Last Updated: 11 September 2014

Casualties and Victim Assistance

Action points based on findings

·         Re-dedicate funding to the Kenya Psychiatric Center and Ziguinchor Regional Hospital (CRAO) rehabilitation center to ensure the availability of mental health services for mine/explosive remnants of war (ERW) victims.

·         Ensure the sustainability of physical rehabilitation for mine/ERW victims and other persons with disabilities in the Casamance region.

Victim assistance commitments

The Republic of Senegal is responsible for a significant number of survivors of landmines and ERW who are in need. Senegal has made commitments to provide victim assistance through the Mine Ban Treaty.

Casualties Overview

All known casualties by end 2013

832 (180 killed; 639 injured; 13 unknown)

Casualties in 2013

8 (2012: 24)

2013 casualties by outcome

5 killed; 3 injured (2012: 4 killed; 20 injured)

2013 casualties by item type

1 antipersonnel mines; 7 undefined mines

In 2013, the Monitor identified eight mine/ERW casualties in Senegal.[1] Of these eight mine/ERW casualties, six were recorded by the Senegalese National Mine Action Center (Centre national d’action antimines au Sénégal, CNAMS); the remaining two were reported in the media and by Handicap International (HI).[2] There were six civilian casualties reported in 2013, including one woman and her child who died when their cart rolled over a mine. In January 2014, one single incident resulted in four child casualties.[3]

Nearly all casualties in 2013 occurred in the north of Casamance, near the border with Gambia.

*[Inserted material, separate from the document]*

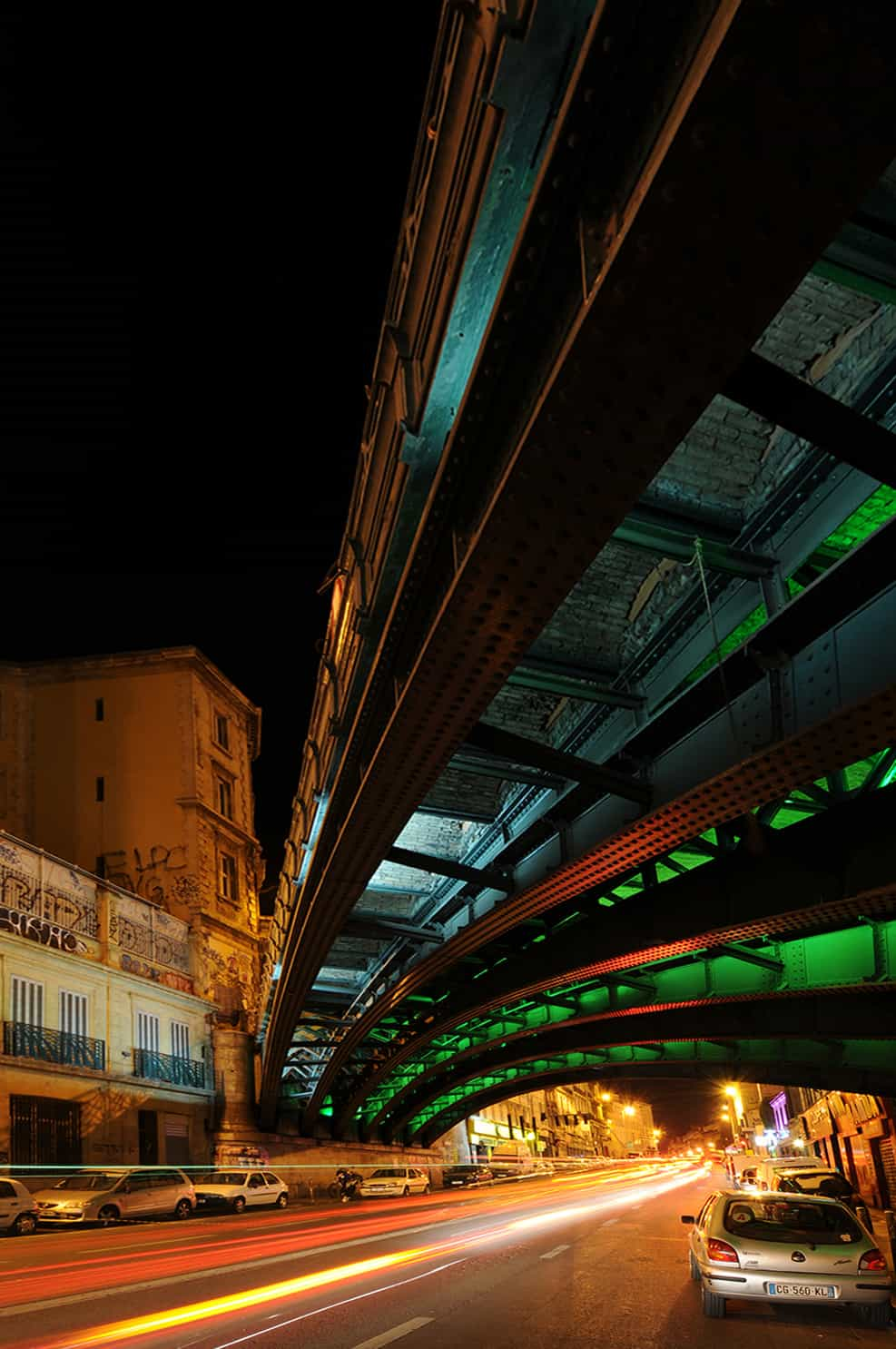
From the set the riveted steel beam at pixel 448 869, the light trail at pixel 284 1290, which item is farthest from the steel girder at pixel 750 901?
the light trail at pixel 284 1290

The eight casualties identified for 2013 represented a significant decrease from the 24 casualties reported in 2012. The rise in the annual casualty rates recorded in 2011 and 2012 was explained by the increase in mine casualties among combatants. In 2013, just two of the eight casualties were among combatants, indicating a changing dynamic in the conflict situation in the Casamance. Fluctuations in the security situation in Casamance have resulted in variable annual mine casualty rates in Senegal over the last several years.[4] Following an intensification of violence since 2011, violence decreased throughout 2013, explaining the decline in casualties among combatants in 2013.[5] The number of civilian casualties has remained at similar levels in recent years.[6]

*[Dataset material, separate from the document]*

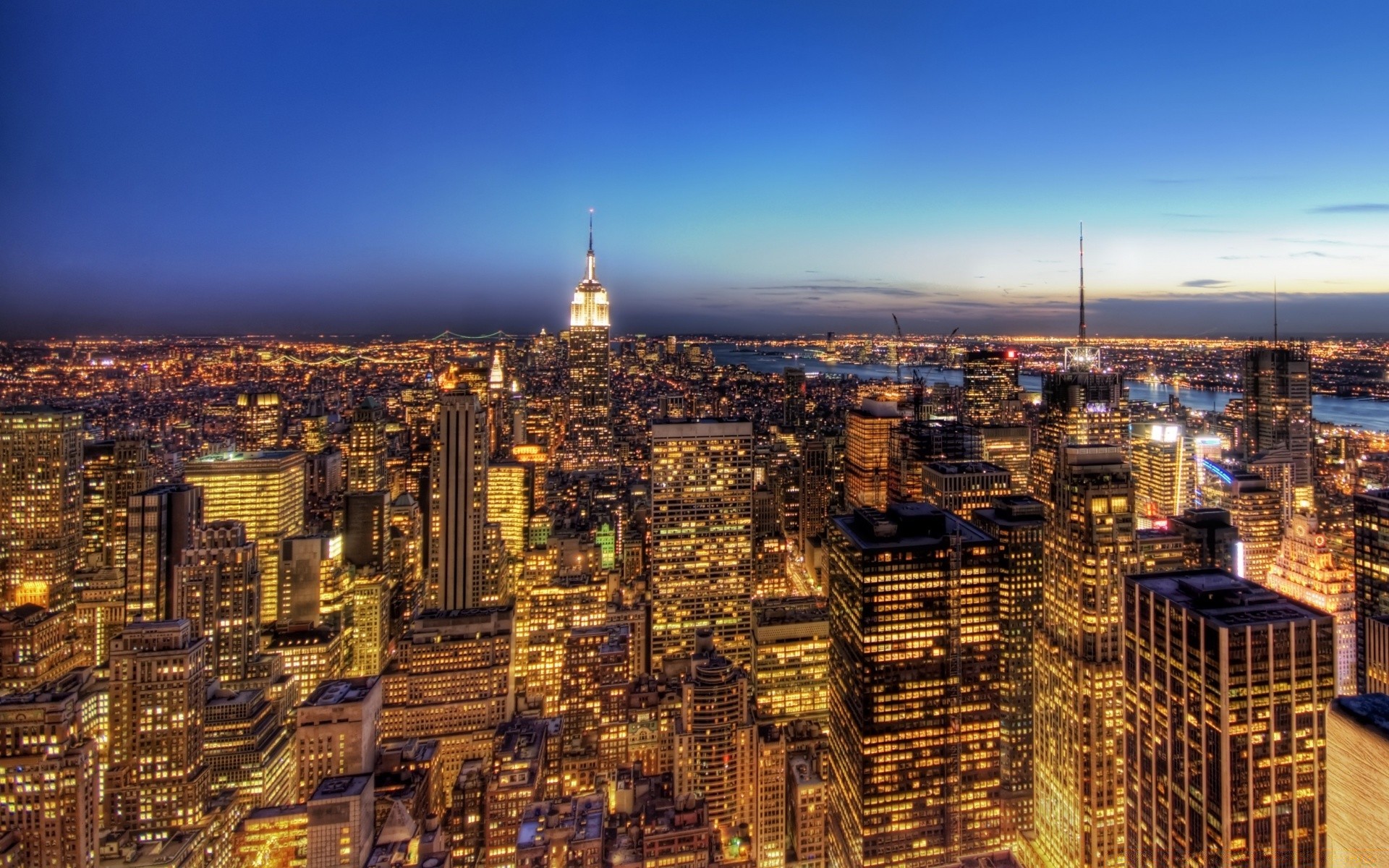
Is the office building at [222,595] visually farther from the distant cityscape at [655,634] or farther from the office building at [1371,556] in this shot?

In 2013, the Senegalese Association of Mine Victims (Association sénégalaise des victimes de mines, ASVM) also reported that continued mine risk education efforts in the Casamance region prevented even more significant numbers of civilian casualties during the year.[7]

The Monitor identified at least 832 casualties (180 killed; 639 injured; 13 unknown) between 1988 and the end of 2013.[8] This included 576 civilian casualties and 243 military casualties.[9] As of April 2014, CNAMS registered a total of 814 casualties (179 killed; 635 injured) of which 578 were civilians and 236 were military.[10] Since 2005, all reported casualties have been caused by mines.[11]

Victim Assistance

By the end of 2013, there were at least 639 mine/ERW survivors in Senegal, including 431 civilians and 208 military survivors.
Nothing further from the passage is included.